Problem to work on: Only one stretch of the data should be retyped: the lines from the line containing "Photo of an" through the line containing "Giant Sequoias Trees". Keep pictures out of it.

Web page caption snippets
========================
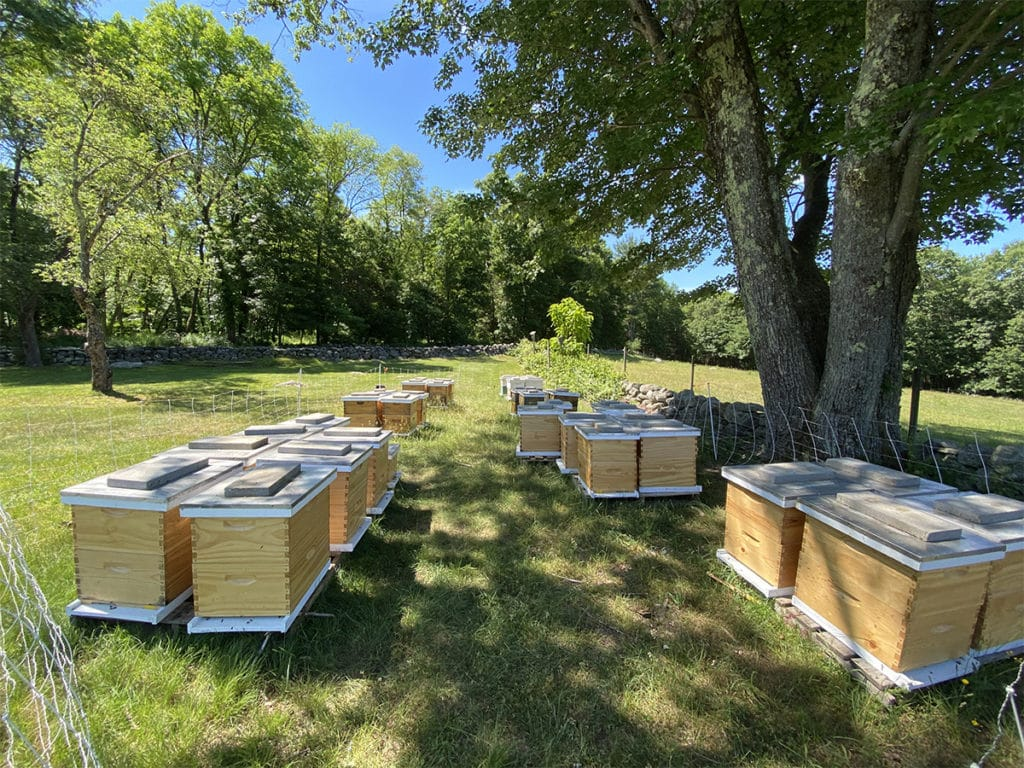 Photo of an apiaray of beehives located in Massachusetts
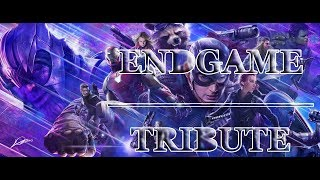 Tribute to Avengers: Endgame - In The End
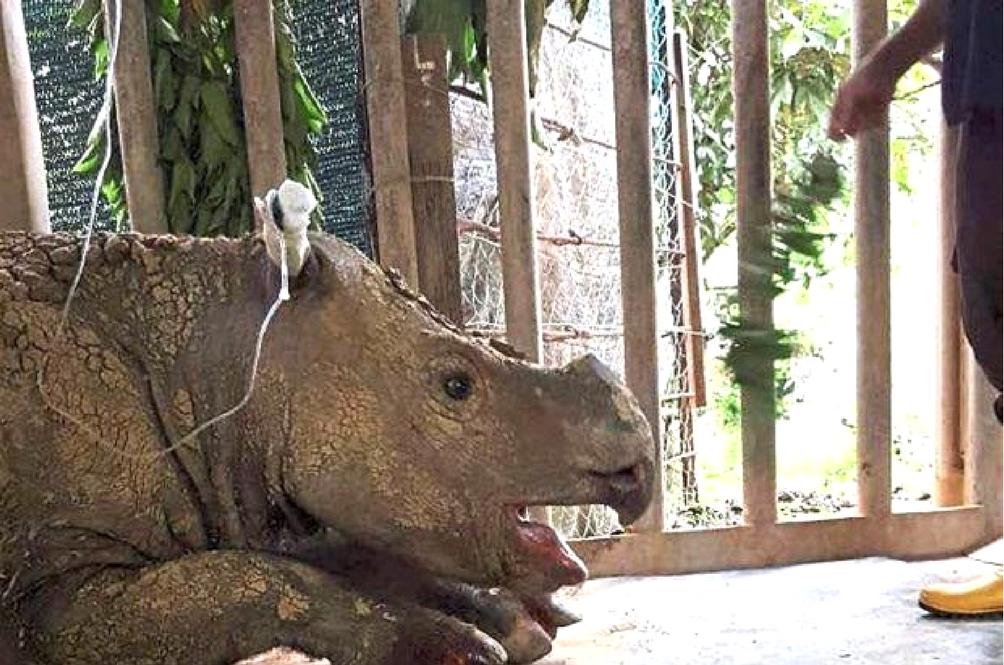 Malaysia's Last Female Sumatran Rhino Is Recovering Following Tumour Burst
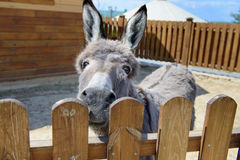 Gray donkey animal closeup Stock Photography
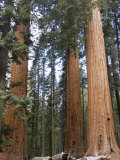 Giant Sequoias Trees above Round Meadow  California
========================
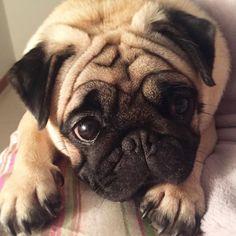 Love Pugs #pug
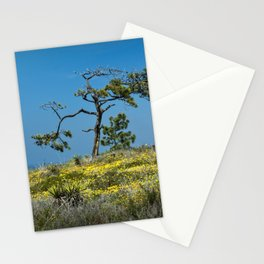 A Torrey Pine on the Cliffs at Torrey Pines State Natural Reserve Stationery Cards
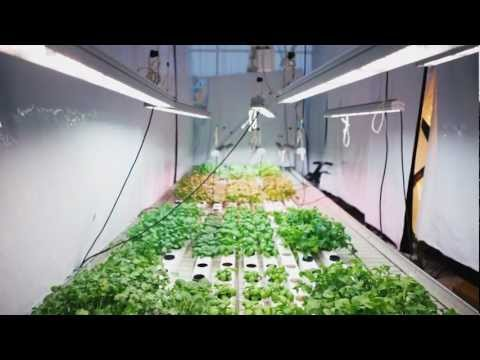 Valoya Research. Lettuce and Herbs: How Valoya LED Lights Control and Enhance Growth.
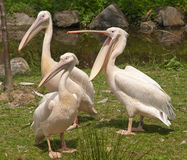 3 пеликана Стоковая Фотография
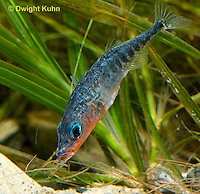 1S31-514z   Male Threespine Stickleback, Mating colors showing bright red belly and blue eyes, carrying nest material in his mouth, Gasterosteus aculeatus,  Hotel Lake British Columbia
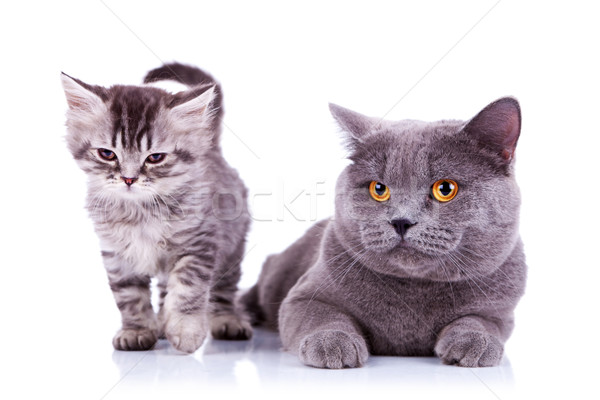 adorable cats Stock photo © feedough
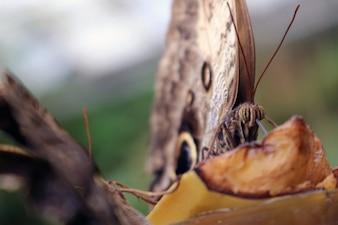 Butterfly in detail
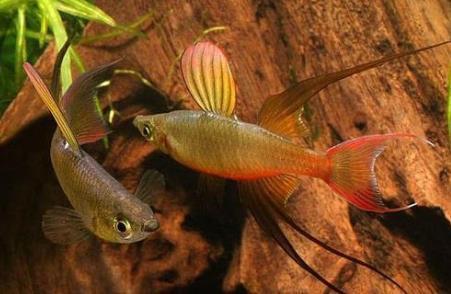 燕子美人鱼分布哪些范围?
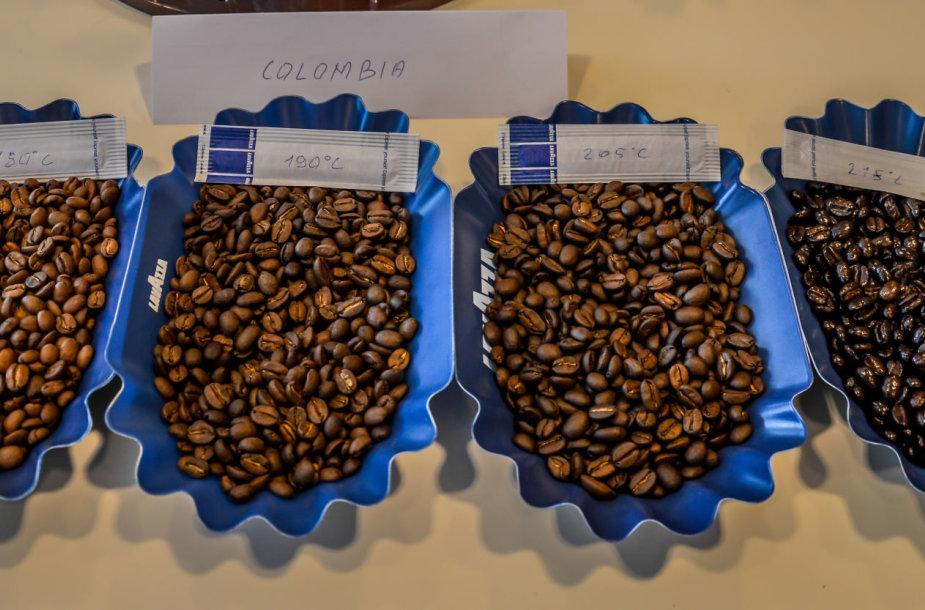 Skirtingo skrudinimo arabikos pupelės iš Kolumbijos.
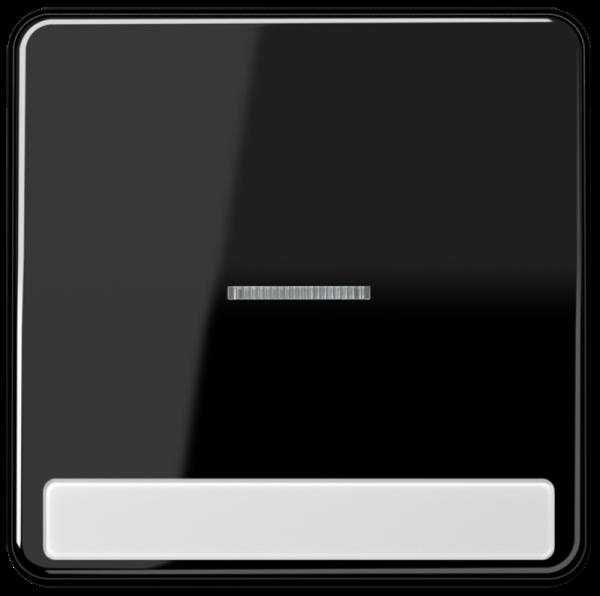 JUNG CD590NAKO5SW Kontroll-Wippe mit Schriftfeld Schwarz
========================
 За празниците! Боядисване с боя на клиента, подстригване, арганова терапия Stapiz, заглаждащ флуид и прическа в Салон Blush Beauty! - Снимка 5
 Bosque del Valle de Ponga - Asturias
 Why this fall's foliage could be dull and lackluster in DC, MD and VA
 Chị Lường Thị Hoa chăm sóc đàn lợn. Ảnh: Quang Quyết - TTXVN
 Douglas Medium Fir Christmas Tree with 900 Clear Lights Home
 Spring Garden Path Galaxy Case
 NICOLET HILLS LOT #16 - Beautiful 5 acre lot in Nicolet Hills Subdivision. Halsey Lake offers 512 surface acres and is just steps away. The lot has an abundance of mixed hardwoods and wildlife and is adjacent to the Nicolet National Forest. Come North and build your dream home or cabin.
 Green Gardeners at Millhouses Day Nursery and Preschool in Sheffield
========================
Task result:
 Photo of an apiaray of beehives located in Massachusetts
 Tribute to Avengers: Endgame - In The End
 Malaysia's Last Female Sumatran Rhino Is Recovering Following Tumour Burst
 Gray donkey animal closeup Stock Photography
 Giant Sequoias Trees above Round Meadow  California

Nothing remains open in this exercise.